Showthat:limx→±∞(1+1/x)=e

Answer 1

You mean \(\lim_{x\rightarrow \infty} (1+{1 \over x})^x=e\)?

Answer 2

Ah, this one's huge. Not hard, but lot of calcs to do. The proof (the one I studied at university at least) is divided in three parts:

1) Prove that An (sequence) given by lim x-> + infinity (1+1/n)^n is increasing
2) Prove that An is limited by proving that there is a sequence Bn that is decreasing and is > An.
3) Prove that The increasing sequence An and the decreasing sequence Bn are going to the same limit "e".
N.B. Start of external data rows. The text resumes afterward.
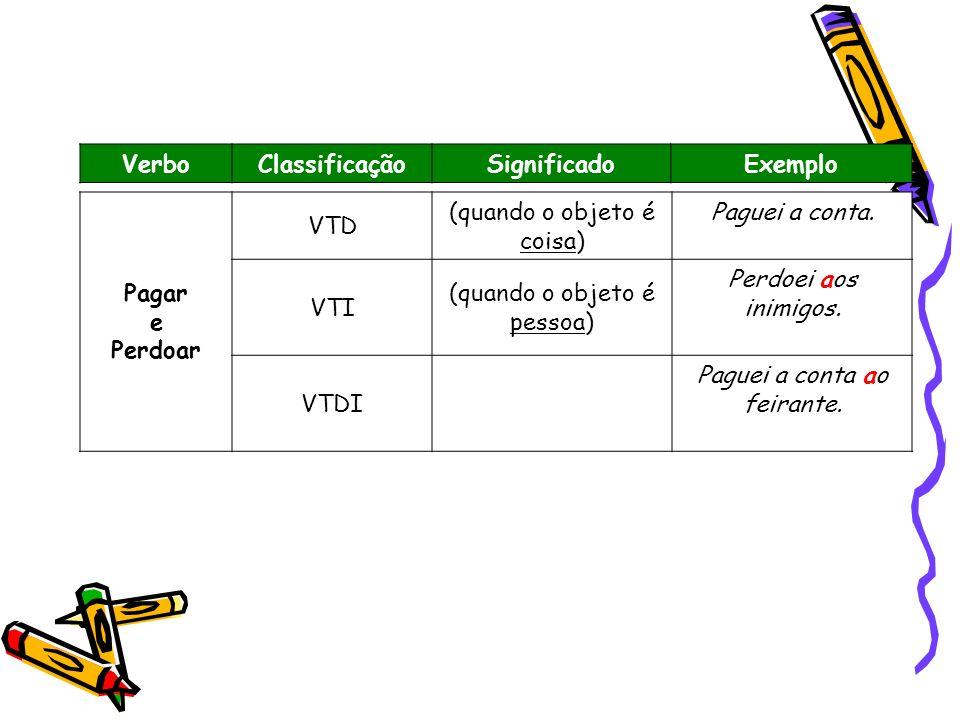 VerboClassificaçãoSignificadoExemplo Pagar e Perdoar VTD (quando o objeto é coisa) Paguei a conta. VTI (quando o objeto é pessoa) Perdoei aos inimigos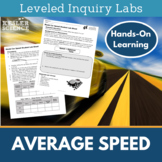 Average Speed Inquiry Labs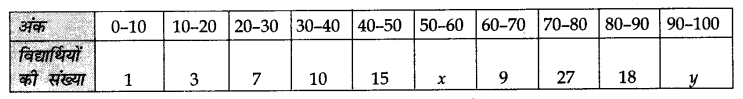 CBSE Sample Papers for Class 10 Maths in Hindi Medium Paper 2 Q26.1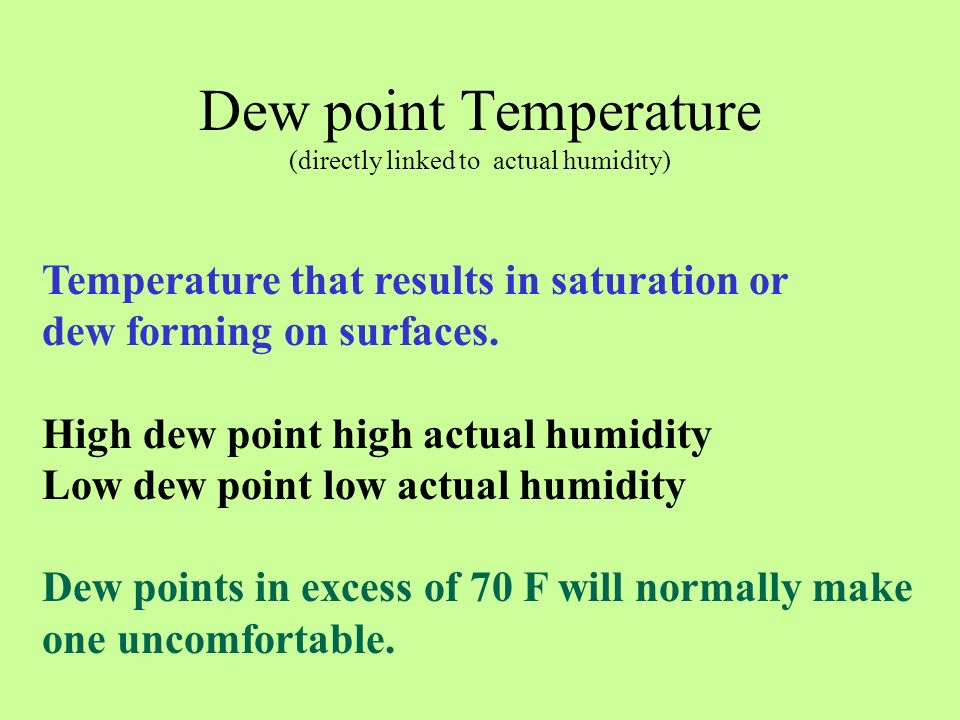 The dew point temperature is directly linked to actual humidity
You can find the complete proof around the web of course, but this is the basic idea (At least this is the proof I studied, there might be others! ).

Answer 3

He doesn't need to do all that.
\[\lim_{x \rightarrow \pm \infty}(1+{1 \over x})^x=e^{\lim_{x \rightarrow \pm \infty} x \log (1+{1 \over x})}\]
You can show by L'hopital's rule that \(\lim_{x\to \pm \infty} x\log(1+1/x)=1\), which implies that \[\lim_{x \rightarrow \pm \infty}(1+{1 \over x})^x=e.\]

Answer 4

Well, of course. But I was talking about the proof you do with sequences, then connect to the limits afterwards. You study de L'hopital with derivatives which usually comes afterwards.